L’enjeu dépasse largement la technique monétaire. Il touche à la capacité des États à financer leur modèle social, à soutenir leur appareil productif et à préserver leur autonomie stratégique. Dans un environnement où les tensions géopolitiques se multiplient, du Moyen-Orient à l’Indopacifique, la politique monétaire devient un outil de puissance, parfois discret, souvent décisif. Les banques centrales, longtemps perçues comme des institutions technocratiques, se retrouvent au cœur d’un jeu où se mêlent intérêts nationaux, rivalités de blocs et recomposition des alliances économiques.

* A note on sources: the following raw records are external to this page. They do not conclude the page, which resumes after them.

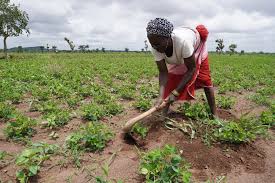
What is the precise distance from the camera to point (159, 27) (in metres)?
3.41

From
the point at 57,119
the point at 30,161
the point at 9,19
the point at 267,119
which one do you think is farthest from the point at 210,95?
the point at 9,19

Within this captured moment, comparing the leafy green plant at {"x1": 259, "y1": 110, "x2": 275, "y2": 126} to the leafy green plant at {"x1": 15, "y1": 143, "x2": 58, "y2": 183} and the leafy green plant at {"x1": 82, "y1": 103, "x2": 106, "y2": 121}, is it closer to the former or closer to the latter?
the leafy green plant at {"x1": 82, "y1": 103, "x2": 106, "y2": 121}

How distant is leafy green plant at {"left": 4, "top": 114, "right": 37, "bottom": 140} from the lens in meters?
4.00

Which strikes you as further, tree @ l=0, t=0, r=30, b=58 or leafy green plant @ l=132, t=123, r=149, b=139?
tree @ l=0, t=0, r=30, b=58

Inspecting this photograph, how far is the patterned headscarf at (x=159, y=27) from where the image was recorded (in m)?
3.41

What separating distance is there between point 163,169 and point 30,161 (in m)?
1.30

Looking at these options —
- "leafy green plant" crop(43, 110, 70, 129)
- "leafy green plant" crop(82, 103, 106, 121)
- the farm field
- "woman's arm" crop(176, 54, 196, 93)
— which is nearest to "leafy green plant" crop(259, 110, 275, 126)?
the farm field

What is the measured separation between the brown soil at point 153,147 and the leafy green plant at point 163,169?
0.20 metres

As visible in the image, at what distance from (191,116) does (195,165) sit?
4.05 ft

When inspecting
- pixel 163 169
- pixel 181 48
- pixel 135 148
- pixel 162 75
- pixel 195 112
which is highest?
pixel 181 48

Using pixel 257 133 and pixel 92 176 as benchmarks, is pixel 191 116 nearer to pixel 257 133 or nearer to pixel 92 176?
pixel 257 133

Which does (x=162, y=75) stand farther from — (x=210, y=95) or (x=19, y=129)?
(x=19, y=129)

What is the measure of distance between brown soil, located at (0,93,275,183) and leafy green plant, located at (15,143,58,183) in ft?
0.36

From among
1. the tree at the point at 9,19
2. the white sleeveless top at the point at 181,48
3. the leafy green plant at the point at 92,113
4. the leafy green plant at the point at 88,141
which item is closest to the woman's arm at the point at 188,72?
the white sleeveless top at the point at 181,48
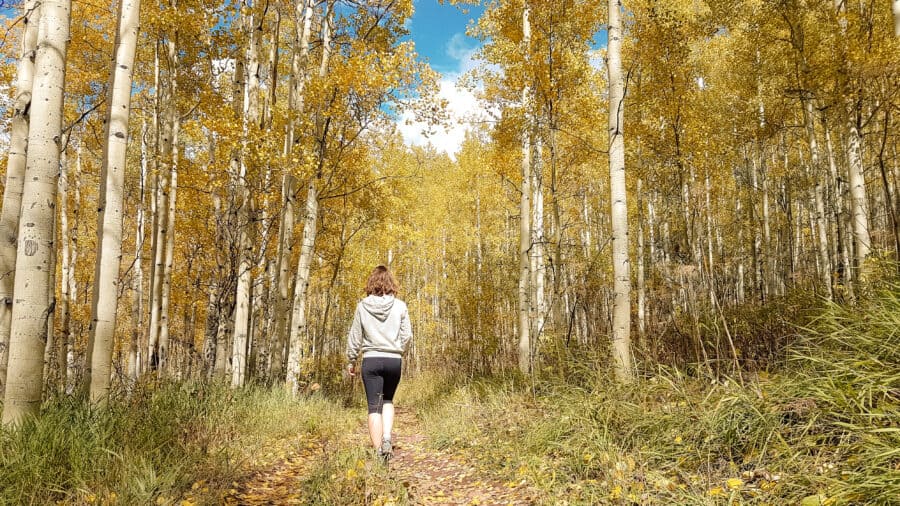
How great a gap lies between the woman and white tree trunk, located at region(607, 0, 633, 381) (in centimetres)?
224

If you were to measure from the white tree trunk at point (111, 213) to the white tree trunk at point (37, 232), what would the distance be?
61 cm

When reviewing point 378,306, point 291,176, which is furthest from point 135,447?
point 291,176

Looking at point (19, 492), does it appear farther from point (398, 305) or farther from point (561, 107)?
point (561, 107)

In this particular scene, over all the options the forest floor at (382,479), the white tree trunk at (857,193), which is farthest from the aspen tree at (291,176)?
the white tree trunk at (857,193)

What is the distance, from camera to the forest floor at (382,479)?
3.25 meters

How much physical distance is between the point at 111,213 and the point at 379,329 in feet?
8.40

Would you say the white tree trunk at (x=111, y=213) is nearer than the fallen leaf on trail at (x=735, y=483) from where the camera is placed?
No

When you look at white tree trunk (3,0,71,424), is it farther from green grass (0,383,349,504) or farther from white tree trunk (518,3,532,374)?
white tree trunk (518,3,532,374)

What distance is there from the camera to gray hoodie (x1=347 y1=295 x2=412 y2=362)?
416cm

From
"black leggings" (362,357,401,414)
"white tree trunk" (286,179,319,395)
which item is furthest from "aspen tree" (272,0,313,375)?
"black leggings" (362,357,401,414)

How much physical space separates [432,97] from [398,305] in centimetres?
542

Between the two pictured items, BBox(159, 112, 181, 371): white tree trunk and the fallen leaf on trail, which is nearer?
the fallen leaf on trail

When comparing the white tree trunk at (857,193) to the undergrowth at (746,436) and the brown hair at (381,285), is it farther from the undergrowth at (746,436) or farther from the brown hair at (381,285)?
the brown hair at (381,285)

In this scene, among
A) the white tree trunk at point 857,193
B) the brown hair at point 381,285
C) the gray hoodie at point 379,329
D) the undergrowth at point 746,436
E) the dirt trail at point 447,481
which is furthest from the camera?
the white tree trunk at point 857,193
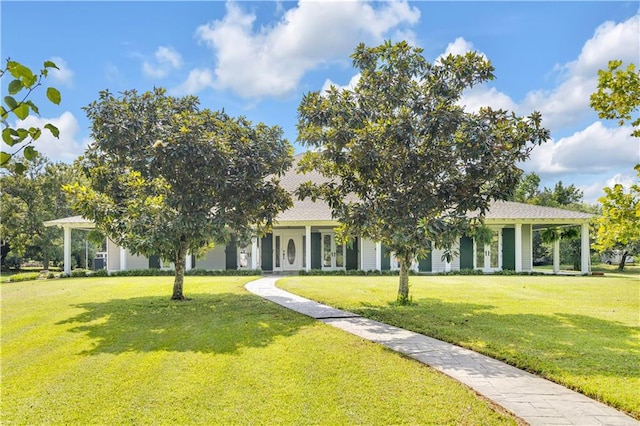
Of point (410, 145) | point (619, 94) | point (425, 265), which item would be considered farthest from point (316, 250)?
point (619, 94)

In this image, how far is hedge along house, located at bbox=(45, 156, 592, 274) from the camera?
21.7m

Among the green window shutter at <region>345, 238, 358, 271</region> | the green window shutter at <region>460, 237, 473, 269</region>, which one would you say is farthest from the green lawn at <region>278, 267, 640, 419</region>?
the green window shutter at <region>345, 238, 358, 271</region>

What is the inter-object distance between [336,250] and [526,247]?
10325mm

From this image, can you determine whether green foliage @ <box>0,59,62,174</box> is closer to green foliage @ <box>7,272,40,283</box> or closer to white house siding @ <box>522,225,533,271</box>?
green foliage @ <box>7,272,40,283</box>

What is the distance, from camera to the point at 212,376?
5523 mm

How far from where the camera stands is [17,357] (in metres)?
6.54

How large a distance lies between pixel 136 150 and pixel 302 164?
4326 mm

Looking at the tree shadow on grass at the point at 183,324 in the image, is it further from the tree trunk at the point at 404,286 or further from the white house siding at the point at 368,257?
the white house siding at the point at 368,257

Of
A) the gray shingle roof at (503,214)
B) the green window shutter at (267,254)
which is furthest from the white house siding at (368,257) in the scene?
the green window shutter at (267,254)

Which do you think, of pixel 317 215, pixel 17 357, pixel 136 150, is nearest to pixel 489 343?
pixel 17 357

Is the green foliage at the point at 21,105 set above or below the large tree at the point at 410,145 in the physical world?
below

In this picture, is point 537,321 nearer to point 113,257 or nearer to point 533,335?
point 533,335

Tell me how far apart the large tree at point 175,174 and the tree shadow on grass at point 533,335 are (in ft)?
13.5

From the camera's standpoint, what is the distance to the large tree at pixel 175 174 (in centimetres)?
962
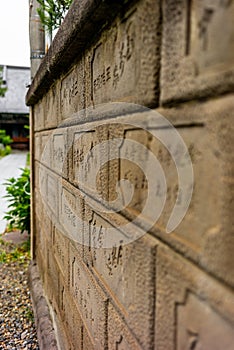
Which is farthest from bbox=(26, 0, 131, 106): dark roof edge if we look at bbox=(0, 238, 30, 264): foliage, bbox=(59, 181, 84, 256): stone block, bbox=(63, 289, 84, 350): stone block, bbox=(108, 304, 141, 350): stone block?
bbox=(0, 238, 30, 264): foliage

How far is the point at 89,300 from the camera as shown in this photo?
1.05 m

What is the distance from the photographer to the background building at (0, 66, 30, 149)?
55.5 ft

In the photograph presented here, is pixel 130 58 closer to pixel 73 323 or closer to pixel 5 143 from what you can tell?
pixel 73 323

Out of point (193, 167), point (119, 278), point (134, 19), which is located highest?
point (134, 19)

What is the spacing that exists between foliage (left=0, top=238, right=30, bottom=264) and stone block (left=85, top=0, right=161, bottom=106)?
8.25 ft

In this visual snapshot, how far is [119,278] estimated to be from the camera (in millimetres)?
790

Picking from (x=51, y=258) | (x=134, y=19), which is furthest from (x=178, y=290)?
(x=51, y=258)

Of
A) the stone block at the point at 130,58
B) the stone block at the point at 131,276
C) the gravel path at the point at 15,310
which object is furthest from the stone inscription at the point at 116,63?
Result: the gravel path at the point at 15,310

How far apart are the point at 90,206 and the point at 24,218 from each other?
2554mm

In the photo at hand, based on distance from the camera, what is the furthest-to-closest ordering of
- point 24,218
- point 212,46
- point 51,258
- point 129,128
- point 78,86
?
point 24,218, point 51,258, point 78,86, point 129,128, point 212,46

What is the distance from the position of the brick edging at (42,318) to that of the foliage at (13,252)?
713 millimetres

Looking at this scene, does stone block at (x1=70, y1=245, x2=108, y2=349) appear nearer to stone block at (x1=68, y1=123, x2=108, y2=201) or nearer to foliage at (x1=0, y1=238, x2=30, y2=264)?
stone block at (x1=68, y1=123, x2=108, y2=201)

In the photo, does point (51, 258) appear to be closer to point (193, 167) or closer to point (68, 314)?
point (68, 314)

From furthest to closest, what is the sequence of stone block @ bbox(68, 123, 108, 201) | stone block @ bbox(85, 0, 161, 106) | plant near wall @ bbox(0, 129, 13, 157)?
1. plant near wall @ bbox(0, 129, 13, 157)
2. stone block @ bbox(68, 123, 108, 201)
3. stone block @ bbox(85, 0, 161, 106)
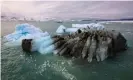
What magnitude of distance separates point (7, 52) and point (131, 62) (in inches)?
226

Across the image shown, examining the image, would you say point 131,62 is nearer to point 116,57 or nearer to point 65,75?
point 116,57

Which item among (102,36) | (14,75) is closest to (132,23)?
(102,36)

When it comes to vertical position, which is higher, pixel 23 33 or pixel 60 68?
pixel 23 33

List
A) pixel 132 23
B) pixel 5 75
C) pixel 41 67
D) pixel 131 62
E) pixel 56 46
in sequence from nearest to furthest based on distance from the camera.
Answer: pixel 5 75 → pixel 41 67 → pixel 131 62 → pixel 56 46 → pixel 132 23

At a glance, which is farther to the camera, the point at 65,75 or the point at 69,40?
the point at 69,40

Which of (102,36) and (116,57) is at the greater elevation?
(102,36)

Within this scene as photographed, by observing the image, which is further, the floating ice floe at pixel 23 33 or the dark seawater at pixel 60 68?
the floating ice floe at pixel 23 33

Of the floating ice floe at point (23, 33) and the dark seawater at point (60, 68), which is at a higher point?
the floating ice floe at point (23, 33)

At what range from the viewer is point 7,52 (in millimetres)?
9531

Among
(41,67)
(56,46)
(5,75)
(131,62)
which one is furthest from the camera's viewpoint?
(56,46)

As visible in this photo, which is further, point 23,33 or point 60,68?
point 23,33

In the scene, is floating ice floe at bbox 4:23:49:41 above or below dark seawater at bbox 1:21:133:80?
above

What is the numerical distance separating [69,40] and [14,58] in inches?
107

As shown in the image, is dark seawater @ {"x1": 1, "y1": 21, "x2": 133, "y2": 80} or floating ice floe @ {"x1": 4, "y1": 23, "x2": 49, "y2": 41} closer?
dark seawater @ {"x1": 1, "y1": 21, "x2": 133, "y2": 80}
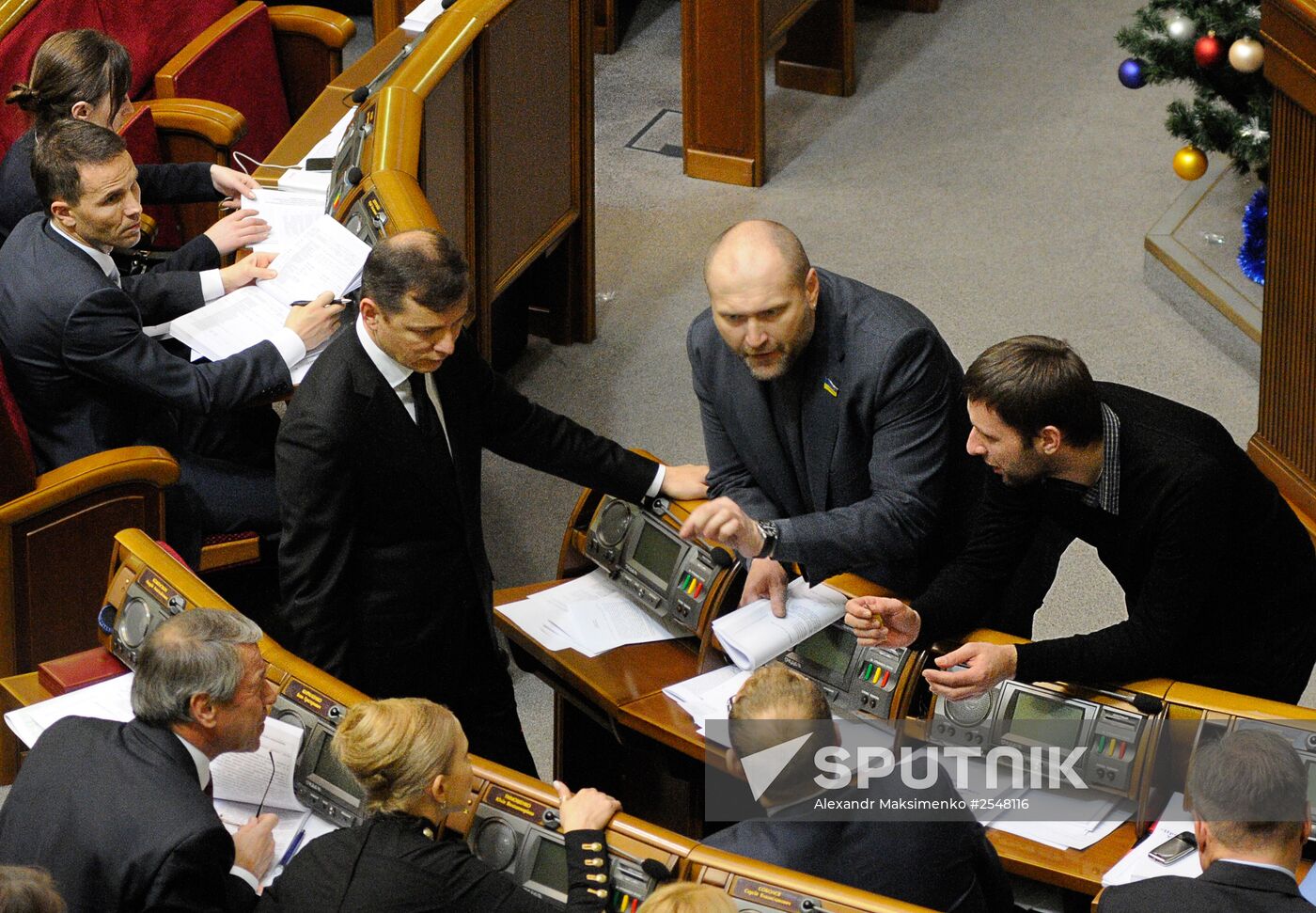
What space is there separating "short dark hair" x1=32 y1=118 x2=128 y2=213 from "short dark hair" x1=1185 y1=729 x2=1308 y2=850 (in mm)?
2610

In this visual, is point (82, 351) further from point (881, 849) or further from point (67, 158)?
point (881, 849)

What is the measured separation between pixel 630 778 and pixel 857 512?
2.67 ft

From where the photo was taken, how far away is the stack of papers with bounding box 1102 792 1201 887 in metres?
2.56

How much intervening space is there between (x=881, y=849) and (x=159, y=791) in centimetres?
111

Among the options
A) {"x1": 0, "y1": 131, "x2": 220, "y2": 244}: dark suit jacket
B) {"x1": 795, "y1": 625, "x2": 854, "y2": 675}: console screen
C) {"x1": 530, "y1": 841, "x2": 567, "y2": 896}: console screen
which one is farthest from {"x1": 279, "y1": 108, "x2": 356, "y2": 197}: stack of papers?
{"x1": 530, "y1": 841, "x2": 567, "y2": 896}: console screen

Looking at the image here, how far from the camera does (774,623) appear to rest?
9.90ft

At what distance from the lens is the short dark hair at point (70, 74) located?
4098 millimetres

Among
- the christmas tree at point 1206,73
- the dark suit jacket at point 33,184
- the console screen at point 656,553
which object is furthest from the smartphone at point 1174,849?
the dark suit jacket at point 33,184

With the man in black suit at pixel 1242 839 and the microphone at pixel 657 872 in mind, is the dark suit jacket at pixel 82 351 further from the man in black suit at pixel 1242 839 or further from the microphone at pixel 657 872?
the man in black suit at pixel 1242 839

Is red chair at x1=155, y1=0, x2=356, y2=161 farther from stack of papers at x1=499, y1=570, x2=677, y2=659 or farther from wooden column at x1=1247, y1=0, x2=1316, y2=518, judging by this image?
wooden column at x1=1247, y1=0, x2=1316, y2=518

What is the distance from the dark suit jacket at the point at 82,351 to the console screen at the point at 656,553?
2.98 feet

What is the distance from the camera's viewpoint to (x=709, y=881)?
2357mm

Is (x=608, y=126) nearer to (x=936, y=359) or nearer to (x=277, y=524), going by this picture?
(x=277, y=524)

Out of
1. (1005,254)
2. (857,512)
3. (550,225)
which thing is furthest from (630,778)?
(1005,254)
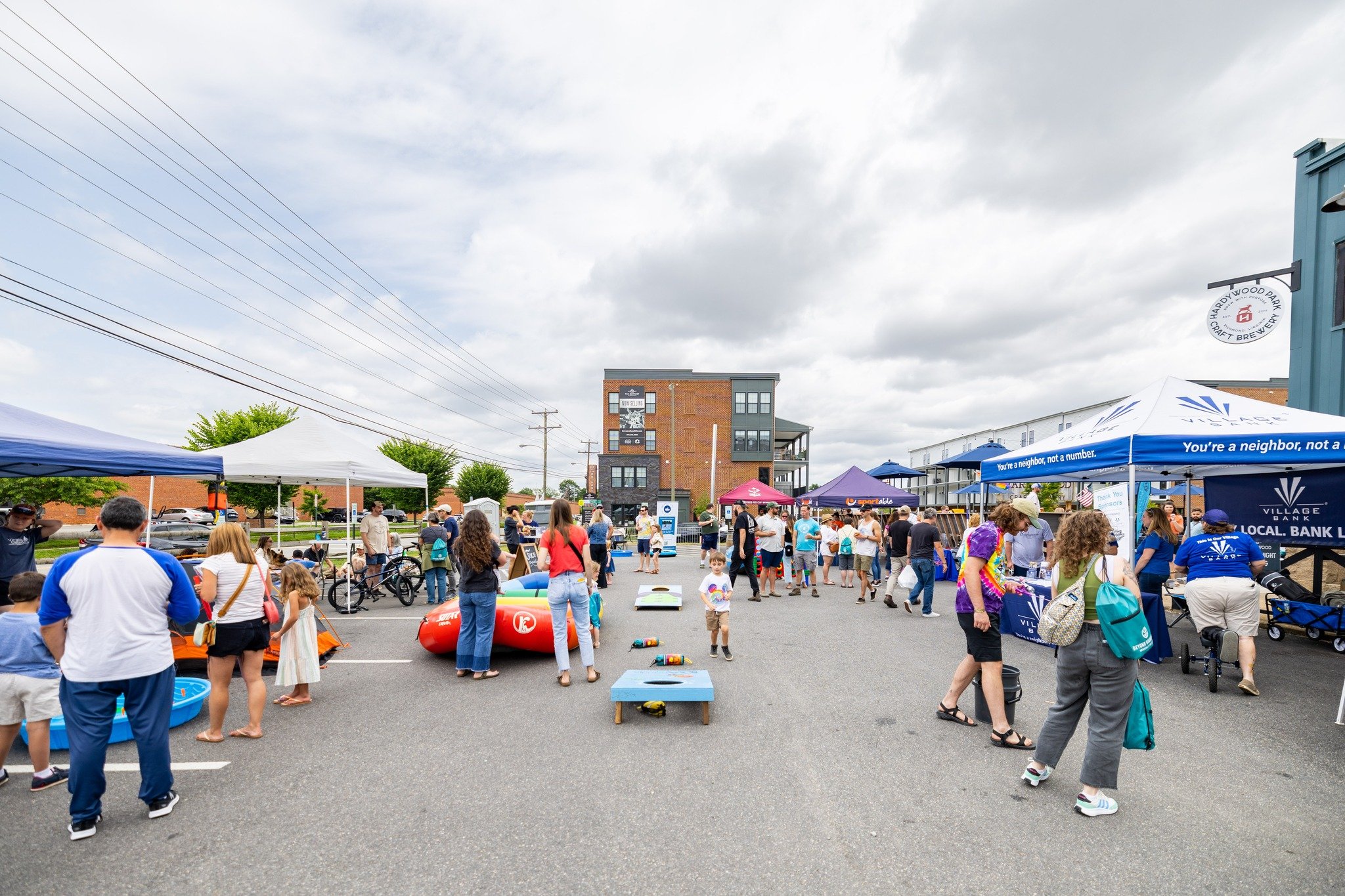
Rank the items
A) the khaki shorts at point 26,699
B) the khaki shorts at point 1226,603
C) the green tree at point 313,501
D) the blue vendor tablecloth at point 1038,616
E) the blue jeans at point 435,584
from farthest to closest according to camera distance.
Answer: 1. the green tree at point 313,501
2. the blue jeans at point 435,584
3. the blue vendor tablecloth at point 1038,616
4. the khaki shorts at point 1226,603
5. the khaki shorts at point 26,699

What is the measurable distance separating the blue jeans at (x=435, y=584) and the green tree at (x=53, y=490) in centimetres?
2192

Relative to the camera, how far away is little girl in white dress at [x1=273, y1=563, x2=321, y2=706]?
569cm

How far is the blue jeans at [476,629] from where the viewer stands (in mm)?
6641

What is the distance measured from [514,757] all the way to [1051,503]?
33.7 meters

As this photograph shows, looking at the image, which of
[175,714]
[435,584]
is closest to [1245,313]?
[435,584]

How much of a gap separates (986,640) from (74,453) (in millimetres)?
9797

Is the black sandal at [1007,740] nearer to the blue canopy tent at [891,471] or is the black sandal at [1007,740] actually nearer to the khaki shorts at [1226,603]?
the khaki shorts at [1226,603]

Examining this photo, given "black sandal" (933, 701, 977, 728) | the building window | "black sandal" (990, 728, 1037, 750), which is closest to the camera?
"black sandal" (990, 728, 1037, 750)

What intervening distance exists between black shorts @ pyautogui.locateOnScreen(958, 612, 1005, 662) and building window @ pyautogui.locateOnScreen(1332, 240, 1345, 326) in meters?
11.0

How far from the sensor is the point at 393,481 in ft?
44.5

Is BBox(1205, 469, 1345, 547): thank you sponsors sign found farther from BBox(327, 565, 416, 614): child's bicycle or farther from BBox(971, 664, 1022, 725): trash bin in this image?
BBox(327, 565, 416, 614): child's bicycle

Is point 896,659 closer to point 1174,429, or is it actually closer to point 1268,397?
point 1174,429

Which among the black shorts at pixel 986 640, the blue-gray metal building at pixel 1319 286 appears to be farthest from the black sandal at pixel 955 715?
the blue-gray metal building at pixel 1319 286

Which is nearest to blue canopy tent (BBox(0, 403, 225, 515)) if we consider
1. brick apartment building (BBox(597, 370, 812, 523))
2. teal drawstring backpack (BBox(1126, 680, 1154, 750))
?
teal drawstring backpack (BBox(1126, 680, 1154, 750))
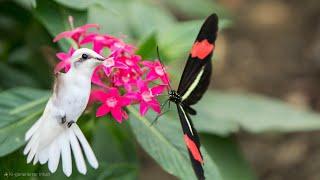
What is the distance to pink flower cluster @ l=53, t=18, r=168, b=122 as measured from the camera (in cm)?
129

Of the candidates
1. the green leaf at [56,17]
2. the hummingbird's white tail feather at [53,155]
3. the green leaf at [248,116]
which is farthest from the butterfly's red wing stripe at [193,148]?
the green leaf at [248,116]

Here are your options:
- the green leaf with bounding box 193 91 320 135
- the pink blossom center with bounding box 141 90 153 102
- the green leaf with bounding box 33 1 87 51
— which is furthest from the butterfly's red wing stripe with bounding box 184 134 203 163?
the green leaf with bounding box 193 91 320 135

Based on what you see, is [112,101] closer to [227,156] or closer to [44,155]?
[44,155]

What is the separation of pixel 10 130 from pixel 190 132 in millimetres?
535

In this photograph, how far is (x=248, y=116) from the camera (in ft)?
8.05

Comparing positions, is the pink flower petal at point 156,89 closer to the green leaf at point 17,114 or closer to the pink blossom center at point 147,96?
the pink blossom center at point 147,96

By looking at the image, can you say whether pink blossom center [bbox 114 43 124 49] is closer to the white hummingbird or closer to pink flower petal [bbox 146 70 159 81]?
pink flower petal [bbox 146 70 159 81]

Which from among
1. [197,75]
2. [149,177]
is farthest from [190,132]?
[149,177]

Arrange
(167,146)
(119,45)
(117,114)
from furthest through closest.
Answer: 1. (167,146)
2. (119,45)
3. (117,114)

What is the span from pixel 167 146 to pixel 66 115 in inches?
16.2

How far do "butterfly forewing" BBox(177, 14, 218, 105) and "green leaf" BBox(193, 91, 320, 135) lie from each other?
73cm

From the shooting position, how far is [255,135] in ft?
10.2

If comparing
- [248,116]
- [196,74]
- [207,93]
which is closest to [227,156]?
[248,116]

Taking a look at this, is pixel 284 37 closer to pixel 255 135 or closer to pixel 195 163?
pixel 255 135
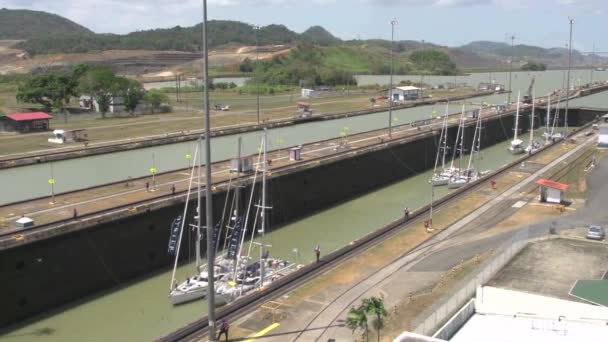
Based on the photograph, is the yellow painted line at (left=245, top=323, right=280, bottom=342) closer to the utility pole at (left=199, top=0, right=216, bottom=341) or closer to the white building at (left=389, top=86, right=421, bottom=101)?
the utility pole at (left=199, top=0, right=216, bottom=341)

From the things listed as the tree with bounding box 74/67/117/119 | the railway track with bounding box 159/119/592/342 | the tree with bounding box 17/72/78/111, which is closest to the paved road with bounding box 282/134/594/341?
the railway track with bounding box 159/119/592/342

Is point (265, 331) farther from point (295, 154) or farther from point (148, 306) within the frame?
point (295, 154)

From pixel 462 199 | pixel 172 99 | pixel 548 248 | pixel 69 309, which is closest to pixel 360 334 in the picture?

La question centrale, désormais, n’est plus de savoir si les banques centrales doivent rester indépendantes, mais comment elles peuvent exercer leur mandat dans un monde où la neutralité économique n’a, en réalité, jamais existé. L’intégration profonde des chaînes de valeur mondiales, souvent ancrées dans des pays où les droits sociaux sont fragiles et les standards démocratiques incertains, a créé un environnement structurellement asymétrique. Les économies avancées, qui ont externalisé une part essentielle de leur production vers des juridictions à faibles coûts et faibles protections, se retrouvent engagées dans une compétition où les règles ne sont pas les mêmes pour tous. Dans un tel contexte, les banques centrales occidentales ne peuvent qu’imparfaitement stabiliser un système dont les fondations reposent sur des arbitrages sociaux et géopolitiques qui les dépassent largement. La frontière entre stabilité monétaire et stratégie géopolitique s’estompe, et avec elle l’idée d’un ordre financier global fondé sur des règles communes. Ce basculement, encore sous-estimé, pourrait bien définir la prochaine décennie.